Chris McDaniel will finally get his day in court, but it may already be too late.
The Mississippi state senator, who lost a Republican primary runoff to Sen. Thad Cochran in late June, will get a hearing on his legal challenge on Sept. 16 — just four days before absentee voting begins in the general election.
With arguments scheduled to run through Oct. 6, that suggests McDaniel’s chances of winning a decision that resulted in a new runoff campaign — or even being named the GOP nominee in place of Cochran — are slim.
Still, the McDaniel campaign doesn’t appear concerned, at least publicly.
“Chris is very pleased that voters will finally have the chance to see the widespread negligence the Mississippi Republican Party allowed during the June 24 primary runoff, and we're confident that once all the evidence is presented at trial there will be no option but to hold another primary runoff election,” McDaniel spokesman Noel Fritsch told the Washington Examiner in an email Monday.
Of course, the trial might never happen, and other legal matters could delay it. The Cochran campaign this week will ask the judge to dismiss the lawsuit, and regardless of how the bench rules, the loser will likely appeal the decision.
McDaniel narrowly defeated Cochran in a June 3 primary but lost to Cochran by more than 7,000 votes two weeks later in a runoff. Mississippi doesn’t register voters by party and permits any registered voter to participate in a Democratic or Republican runoff, as long as they did not vote for another party’s candidate in the primary.

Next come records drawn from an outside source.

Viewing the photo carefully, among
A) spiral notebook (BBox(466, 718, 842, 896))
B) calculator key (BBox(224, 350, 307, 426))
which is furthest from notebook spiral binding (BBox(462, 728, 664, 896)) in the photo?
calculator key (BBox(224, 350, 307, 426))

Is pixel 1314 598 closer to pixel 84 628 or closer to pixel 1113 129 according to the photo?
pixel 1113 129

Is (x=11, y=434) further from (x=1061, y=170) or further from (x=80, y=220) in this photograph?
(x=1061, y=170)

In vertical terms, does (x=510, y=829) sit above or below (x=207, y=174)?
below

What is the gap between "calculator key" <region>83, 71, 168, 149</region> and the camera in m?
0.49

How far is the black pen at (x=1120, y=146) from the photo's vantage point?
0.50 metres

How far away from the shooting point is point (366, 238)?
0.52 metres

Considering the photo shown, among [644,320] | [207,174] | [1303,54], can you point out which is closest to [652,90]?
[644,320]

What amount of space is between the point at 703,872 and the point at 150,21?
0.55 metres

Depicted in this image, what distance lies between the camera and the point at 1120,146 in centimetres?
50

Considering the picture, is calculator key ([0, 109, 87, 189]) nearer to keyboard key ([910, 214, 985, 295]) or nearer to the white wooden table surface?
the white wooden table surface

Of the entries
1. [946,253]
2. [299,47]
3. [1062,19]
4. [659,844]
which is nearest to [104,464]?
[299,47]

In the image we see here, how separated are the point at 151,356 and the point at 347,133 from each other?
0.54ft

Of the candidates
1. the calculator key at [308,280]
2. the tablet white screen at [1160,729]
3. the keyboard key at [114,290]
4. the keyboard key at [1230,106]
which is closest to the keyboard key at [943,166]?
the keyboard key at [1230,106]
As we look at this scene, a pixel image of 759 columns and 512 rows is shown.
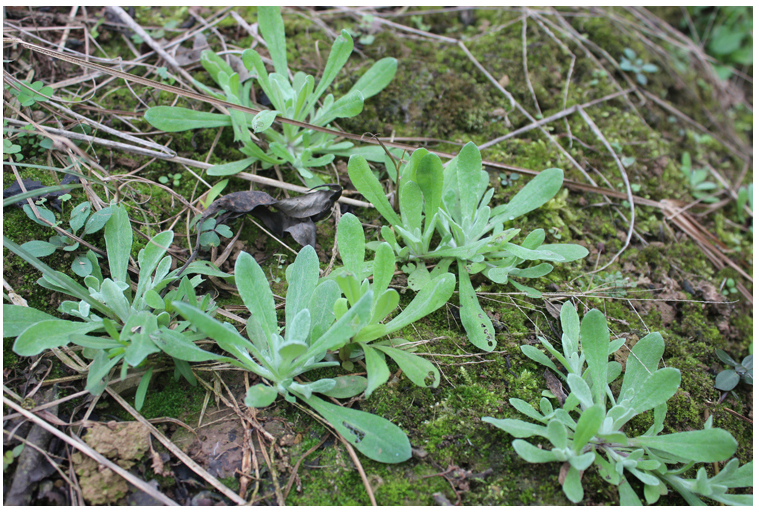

Cochran beat McDaniel in part because he convinced thousands of Democrats who did not participate in the June 3 Democratic Senate primary to vote for him in the June 24 runoff. Cochran also turned out thousands of Republicans who did not vote on June 3.
McDaniel is alleging that Cochran profited from thousands of fraudulent runoff votes and that McDaniel was the true winner of the June 24 contest.
CORRECTION: The original version of this story used an incorrect date for Chris McDaniel's hearing. The Washington Examiner regrets the error.